ACTIVITY:
Copy out the listing in full, exactly as written, but not its pictures.
BEGIN EXERCISE DATA
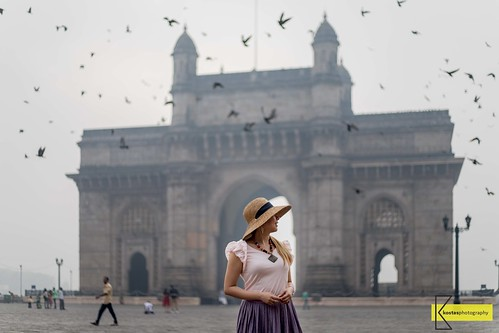 50mm composition framing asia photoshoot birds walking canon6dmarkii wanderlust depthoffield instagram gatewayofindia portrait beautiful travel gate woman mumbai morninglight model india selectionfromindiatrip bollywood traditional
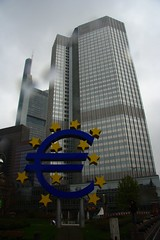 Rainy BCE (sterte) Tags: rain skyscraper germany deutschland euro arcitecture grattacielo pioggia architettura germania bce frankfut francoforte centraleuropeanbank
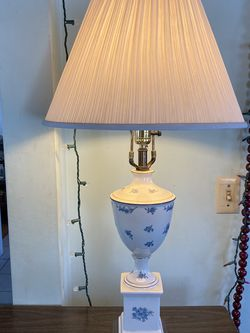 Vintage Ceramic Floral Pattern Lamp for Sale in Placentia,  CA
END EXERCISE DATA
TASK RESULT:
 50mm composition framing asia photoshoot birds walking canon6dmarkii wanderlust depthoffield instagram gatewayofindia portrait beautiful travel gate woman mumbai morninglight model india selectionfromindiatrip bollywood traditional
 Rainy BCE (sterte) Tags: rain skyscraper germany deutschland euro arcitecture grattacielo pioggia architettura germania bce frankfut francoforte centraleuropeanbank
 Vintage Ceramic Floral Pattern Lamp for Sale in Placentia,  CA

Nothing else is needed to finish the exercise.